---------- DATASET ENTRIES ----------

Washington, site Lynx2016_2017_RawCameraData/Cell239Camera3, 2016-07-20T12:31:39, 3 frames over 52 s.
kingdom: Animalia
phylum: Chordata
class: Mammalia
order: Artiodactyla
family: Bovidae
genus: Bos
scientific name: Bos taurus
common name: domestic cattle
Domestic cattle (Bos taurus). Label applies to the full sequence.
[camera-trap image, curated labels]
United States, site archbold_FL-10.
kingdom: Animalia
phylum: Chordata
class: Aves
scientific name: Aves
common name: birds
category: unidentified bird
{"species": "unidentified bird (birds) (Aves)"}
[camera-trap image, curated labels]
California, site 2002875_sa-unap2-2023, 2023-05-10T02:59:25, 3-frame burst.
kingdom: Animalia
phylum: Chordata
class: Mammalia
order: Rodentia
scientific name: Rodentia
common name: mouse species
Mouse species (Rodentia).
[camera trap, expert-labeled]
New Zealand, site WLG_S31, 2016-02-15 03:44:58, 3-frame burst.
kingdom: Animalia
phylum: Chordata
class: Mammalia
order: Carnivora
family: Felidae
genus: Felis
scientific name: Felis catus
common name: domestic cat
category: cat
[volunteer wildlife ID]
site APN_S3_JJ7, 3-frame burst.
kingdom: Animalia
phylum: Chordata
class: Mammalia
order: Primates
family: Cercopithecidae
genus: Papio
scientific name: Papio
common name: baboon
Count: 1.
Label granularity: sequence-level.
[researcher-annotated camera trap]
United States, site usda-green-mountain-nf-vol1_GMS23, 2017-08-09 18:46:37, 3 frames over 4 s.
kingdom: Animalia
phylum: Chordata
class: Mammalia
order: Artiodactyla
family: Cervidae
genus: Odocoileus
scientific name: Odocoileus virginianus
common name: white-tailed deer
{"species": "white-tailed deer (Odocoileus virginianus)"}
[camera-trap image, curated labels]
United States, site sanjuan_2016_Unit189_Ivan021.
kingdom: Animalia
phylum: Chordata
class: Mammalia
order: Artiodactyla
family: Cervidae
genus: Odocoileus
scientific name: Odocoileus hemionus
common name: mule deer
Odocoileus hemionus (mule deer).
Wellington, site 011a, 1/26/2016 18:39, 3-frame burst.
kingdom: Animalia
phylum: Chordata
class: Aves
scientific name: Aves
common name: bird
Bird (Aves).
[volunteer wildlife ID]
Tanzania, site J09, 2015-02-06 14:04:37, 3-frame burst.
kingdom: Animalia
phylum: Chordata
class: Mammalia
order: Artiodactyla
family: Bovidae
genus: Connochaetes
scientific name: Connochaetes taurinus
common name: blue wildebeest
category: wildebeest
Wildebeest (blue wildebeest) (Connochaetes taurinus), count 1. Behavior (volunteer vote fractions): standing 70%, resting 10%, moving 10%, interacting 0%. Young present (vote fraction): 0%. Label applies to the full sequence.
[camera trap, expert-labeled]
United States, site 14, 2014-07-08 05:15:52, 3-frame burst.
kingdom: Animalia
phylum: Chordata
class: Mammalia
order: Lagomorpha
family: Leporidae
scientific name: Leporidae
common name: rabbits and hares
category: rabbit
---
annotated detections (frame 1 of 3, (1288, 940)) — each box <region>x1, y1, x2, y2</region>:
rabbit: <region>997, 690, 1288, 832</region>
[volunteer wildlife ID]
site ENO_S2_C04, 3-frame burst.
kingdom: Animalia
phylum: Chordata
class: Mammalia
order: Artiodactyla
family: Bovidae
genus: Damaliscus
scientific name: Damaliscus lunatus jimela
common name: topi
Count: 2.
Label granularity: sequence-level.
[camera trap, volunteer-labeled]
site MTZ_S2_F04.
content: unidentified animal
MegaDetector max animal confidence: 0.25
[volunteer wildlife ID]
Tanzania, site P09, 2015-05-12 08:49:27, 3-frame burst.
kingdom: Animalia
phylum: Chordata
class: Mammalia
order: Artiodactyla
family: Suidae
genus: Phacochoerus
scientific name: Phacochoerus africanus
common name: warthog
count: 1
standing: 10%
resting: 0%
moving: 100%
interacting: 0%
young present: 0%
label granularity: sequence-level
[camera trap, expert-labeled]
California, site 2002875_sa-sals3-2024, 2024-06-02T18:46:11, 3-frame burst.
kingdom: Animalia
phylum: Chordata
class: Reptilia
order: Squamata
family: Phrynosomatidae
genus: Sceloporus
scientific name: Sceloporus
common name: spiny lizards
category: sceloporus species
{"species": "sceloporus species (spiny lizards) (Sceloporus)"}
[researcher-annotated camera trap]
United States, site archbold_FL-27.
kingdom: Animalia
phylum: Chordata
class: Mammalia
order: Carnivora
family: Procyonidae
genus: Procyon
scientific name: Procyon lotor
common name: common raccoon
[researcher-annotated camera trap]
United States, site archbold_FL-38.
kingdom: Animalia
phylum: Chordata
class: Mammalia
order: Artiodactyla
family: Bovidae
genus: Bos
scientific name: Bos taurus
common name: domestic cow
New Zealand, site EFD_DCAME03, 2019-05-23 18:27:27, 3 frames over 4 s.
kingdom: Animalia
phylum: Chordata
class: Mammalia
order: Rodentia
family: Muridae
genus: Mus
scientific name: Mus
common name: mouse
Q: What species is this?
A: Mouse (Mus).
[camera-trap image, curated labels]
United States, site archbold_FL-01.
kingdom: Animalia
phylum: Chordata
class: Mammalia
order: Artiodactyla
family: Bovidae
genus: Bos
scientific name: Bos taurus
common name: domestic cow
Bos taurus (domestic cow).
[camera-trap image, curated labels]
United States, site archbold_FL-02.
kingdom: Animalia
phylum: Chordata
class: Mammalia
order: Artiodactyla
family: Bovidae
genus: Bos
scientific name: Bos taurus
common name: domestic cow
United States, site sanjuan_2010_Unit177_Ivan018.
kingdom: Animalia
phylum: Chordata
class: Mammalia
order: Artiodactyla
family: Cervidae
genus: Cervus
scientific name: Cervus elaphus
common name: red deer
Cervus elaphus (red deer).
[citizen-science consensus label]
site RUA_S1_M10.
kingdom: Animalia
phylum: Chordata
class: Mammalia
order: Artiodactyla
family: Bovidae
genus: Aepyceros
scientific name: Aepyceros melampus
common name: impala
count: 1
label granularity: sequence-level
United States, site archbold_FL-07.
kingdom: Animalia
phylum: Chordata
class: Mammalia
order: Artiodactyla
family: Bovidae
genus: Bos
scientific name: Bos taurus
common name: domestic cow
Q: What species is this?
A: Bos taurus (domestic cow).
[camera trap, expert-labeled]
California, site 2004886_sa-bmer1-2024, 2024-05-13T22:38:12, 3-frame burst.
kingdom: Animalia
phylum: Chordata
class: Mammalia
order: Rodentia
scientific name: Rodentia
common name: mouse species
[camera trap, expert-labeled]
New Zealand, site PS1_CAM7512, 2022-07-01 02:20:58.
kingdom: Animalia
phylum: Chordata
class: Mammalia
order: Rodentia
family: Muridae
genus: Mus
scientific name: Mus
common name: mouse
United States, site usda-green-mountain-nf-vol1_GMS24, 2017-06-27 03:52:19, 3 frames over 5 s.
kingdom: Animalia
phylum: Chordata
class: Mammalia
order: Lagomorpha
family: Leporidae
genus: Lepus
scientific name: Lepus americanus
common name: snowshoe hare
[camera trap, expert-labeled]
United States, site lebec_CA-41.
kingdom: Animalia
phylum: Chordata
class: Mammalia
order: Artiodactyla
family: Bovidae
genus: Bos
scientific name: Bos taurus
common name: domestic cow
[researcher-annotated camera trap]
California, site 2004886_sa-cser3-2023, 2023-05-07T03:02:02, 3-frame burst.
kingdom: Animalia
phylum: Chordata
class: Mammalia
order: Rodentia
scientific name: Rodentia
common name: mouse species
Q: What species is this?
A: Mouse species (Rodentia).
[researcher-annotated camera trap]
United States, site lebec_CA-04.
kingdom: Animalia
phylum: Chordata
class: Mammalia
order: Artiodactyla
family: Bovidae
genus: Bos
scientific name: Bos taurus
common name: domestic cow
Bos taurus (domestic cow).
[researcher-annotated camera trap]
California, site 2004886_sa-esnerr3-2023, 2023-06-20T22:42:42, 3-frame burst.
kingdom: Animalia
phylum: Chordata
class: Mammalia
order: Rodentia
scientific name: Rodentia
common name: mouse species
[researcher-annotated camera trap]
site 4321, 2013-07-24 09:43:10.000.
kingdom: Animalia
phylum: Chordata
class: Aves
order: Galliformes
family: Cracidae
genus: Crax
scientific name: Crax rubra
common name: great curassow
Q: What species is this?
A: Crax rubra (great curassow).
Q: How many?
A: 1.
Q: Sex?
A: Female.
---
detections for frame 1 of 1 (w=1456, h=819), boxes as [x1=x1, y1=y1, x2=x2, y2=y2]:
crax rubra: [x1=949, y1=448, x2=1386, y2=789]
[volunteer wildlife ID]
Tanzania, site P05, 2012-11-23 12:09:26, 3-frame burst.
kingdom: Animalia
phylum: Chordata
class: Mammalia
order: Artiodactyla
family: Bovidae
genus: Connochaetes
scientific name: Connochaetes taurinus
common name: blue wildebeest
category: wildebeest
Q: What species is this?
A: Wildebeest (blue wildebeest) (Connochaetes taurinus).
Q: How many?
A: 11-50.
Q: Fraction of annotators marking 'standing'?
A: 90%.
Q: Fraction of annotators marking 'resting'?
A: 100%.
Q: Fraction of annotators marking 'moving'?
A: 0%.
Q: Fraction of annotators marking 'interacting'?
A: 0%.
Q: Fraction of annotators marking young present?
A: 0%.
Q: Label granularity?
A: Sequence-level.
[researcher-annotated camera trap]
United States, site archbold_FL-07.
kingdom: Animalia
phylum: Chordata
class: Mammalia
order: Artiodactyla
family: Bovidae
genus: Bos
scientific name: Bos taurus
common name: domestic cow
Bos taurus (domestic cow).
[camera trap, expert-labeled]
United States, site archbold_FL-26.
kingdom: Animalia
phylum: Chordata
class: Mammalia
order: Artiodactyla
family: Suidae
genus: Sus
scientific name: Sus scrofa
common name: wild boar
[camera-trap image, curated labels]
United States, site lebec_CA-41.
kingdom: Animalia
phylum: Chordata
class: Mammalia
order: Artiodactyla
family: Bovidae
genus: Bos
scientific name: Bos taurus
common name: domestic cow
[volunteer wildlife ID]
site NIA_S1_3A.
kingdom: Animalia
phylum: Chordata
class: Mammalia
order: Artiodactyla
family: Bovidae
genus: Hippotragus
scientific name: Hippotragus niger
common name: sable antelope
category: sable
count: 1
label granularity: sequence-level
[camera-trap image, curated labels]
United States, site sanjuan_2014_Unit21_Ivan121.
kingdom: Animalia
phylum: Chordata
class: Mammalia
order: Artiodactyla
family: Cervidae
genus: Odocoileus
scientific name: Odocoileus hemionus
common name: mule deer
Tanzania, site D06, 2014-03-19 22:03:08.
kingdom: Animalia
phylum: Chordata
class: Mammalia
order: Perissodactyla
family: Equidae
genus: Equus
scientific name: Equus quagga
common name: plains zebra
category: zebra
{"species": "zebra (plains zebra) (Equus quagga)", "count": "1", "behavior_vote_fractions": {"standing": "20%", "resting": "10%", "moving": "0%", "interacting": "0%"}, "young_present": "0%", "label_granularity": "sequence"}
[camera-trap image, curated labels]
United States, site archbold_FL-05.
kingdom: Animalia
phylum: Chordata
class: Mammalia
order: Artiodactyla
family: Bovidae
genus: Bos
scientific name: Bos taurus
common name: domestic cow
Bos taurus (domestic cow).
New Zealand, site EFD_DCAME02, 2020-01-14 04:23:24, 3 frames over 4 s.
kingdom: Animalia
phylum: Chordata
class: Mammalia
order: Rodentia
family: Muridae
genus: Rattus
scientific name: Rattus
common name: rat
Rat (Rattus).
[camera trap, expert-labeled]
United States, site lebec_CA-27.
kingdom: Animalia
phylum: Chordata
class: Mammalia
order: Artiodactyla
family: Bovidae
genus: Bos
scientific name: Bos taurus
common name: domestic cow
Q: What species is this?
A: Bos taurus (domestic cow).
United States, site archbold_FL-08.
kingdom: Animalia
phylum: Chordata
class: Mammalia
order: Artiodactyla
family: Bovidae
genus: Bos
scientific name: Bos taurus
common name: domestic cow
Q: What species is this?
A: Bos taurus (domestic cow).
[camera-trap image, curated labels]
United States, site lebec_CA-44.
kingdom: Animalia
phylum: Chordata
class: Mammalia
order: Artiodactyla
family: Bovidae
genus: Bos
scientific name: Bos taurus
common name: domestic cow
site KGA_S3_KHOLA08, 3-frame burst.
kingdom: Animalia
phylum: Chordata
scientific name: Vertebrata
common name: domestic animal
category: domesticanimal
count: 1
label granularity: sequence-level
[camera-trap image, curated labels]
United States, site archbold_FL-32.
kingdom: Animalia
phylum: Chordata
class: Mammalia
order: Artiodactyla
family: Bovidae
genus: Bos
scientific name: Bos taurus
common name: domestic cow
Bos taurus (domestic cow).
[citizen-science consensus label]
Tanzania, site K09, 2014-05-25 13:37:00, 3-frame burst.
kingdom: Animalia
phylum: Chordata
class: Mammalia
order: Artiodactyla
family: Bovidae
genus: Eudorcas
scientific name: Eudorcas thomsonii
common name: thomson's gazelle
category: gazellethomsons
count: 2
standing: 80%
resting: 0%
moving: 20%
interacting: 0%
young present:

----------

▸ GOAL OF THE EXERCISE
Only lines containing the string "California" belong in the answer; find them in the data above and copy them.

▸ TASK RESPONSE
California, site 2002875_sa-unap2-2023, 2023-05-10T02:59:25, 3-frame burst.
California, site 2002875_sa-sals3-2024, 2024-06-02T18:46:11, 3-frame burst.
California, site 2004886_sa-bmer1-2024, 2024-05-13T22:38:12, 3-frame burst.
California, site 2004886_sa-cser3-2023, 2023-05-07T03:02:02, 3-frame burst.
California, site 2004886_sa-esnerr3-2023, 2023-06-20T22:42:42, 3-frame burst.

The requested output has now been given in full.